Due to the nature of the Internet's structure and how each Internet service provider (ISP) caches the DNS configuration for a domain, when a user accesses a website for the first time the ISP caches the information it got from the root DNS - a specialized server which hold information about each domain's DNS zone. While having cached information improves sequential requests for the same domain, when the Nameservers are changed the cached data is useless as the ISP must find out the new location to which Nameservers are pointed.
Of course now you are wondering why the time frame for the DNS propagation is so loose, but the answer is very simple. Different ISPs are configured differently and will refresh their caches at different intervals. While you may live in Los Angelis and your ISP could have refreshed its cache two hours after the change if the website is situated in London, the request has to go through a few key ISP nodes between LA and London and some of them might not yet finished propagating the change. This is why the website will not load for some users but might load for others.
On a local level your computer might have also cached the already outdated information.

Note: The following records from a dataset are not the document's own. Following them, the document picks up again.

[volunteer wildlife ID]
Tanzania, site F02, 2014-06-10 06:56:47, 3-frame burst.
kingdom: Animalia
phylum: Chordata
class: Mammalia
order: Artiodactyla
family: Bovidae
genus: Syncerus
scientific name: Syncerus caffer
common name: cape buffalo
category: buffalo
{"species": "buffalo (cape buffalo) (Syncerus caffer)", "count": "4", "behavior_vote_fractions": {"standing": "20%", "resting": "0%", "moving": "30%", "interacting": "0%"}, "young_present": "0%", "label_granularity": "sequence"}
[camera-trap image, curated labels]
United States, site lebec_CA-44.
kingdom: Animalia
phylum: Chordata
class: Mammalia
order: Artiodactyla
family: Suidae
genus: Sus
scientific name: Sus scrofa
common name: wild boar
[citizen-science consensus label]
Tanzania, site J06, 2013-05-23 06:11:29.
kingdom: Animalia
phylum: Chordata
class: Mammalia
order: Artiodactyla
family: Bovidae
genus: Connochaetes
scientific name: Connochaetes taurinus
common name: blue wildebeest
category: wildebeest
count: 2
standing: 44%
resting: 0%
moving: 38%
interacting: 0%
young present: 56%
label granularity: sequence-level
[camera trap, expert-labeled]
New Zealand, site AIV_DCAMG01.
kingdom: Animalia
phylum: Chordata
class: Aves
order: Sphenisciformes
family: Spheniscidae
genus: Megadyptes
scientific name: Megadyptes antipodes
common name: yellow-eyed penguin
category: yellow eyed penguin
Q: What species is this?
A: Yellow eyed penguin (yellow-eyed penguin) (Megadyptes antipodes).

Because of that the first thing you should do when you experience propagation is to clear your browser's cache and flush the DNS cache.
If you still have troubles accessing the website in question you can edit your hosts file in order to force the connection to the new IP address of the website. You can also use a proxy services that will allow you to access the website from another ISP node. However, keep in mind that other users might still have issues opening the website in its new location due to their ISP's cache.
One of the easiest methods of checking how the propagation of your website is doing, is by using a DNS checker. The two DNS checkers listed below will provide a free DNS lookup for a domain of your choice and show data regarding which locations have finished propagating and which still have cached outdated information.
DNS propagation is an unwanted by-product of the way the World Wide Web has been designed but there are still methods to completely avoid it. Using CloudFlare can mitigate any propagation as your website will be accessed via the IPs of the closest to the user edge node. While the IP address of the server has been changed the IPs of the edge nodes will still be the same and the delay will be completely skipped or lowered down to 15-30 seconds - the amount of time needed for all edge nodes to obtain the new DNS configuration.